> _REQUIRED TASK_
Please reproduce the rows below word for word, keeping every line in its original order.

·····

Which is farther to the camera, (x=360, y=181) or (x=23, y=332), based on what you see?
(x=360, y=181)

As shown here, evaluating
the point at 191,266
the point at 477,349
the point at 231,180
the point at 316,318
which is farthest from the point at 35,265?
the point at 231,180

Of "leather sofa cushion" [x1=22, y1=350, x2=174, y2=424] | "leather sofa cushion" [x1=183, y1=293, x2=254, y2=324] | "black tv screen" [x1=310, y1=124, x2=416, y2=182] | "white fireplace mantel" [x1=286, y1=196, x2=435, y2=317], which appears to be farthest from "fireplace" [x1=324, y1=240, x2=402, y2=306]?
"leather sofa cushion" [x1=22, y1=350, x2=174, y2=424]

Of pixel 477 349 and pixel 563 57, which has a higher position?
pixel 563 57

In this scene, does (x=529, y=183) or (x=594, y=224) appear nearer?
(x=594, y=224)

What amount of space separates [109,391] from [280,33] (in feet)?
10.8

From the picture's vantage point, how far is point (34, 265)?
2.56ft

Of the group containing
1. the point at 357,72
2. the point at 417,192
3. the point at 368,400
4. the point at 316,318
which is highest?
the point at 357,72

·····

> _ANSWER TO THE EXERCISE_
Which is farther to the camera, (x=360, y=181) or (x=23, y=332), based on what you see?
(x=360, y=181)

As shown here, evaluating
the point at 191,266
the point at 477,349
the point at 231,180
the point at 316,318
which is farthest from the point at 35,265?
the point at 231,180

Of "leather sofa cushion" [x1=22, y1=350, x2=174, y2=424] | "leather sofa cushion" [x1=183, y1=293, x2=254, y2=324] | "black tv screen" [x1=310, y1=124, x2=416, y2=182] | "white fireplace mantel" [x1=286, y1=196, x2=435, y2=317], which appears to be farthest from "fireplace" [x1=324, y1=240, x2=402, y2=306]?
"leather sofa cushion" [x1=22, y1=350, x2=174, y2=424]

Of pixel 477 349 and pixel 563 57, which has a higher position?
pixel 563 57

In this scene, does (x=529, y=183) or (x=594, y=224) appear nearer?
(x=594, y=224)

What amount of space separates [109,391] from [280,33] (in feet)?
10.8

From the picture's vantage point, how far is point (34, 265)?
2.56ft

Of the group containing
1. the point at 357,72
2. the point at 417,192
3. the point at 368,400
4. the point at 316,318
which is highest?
the point at 357,72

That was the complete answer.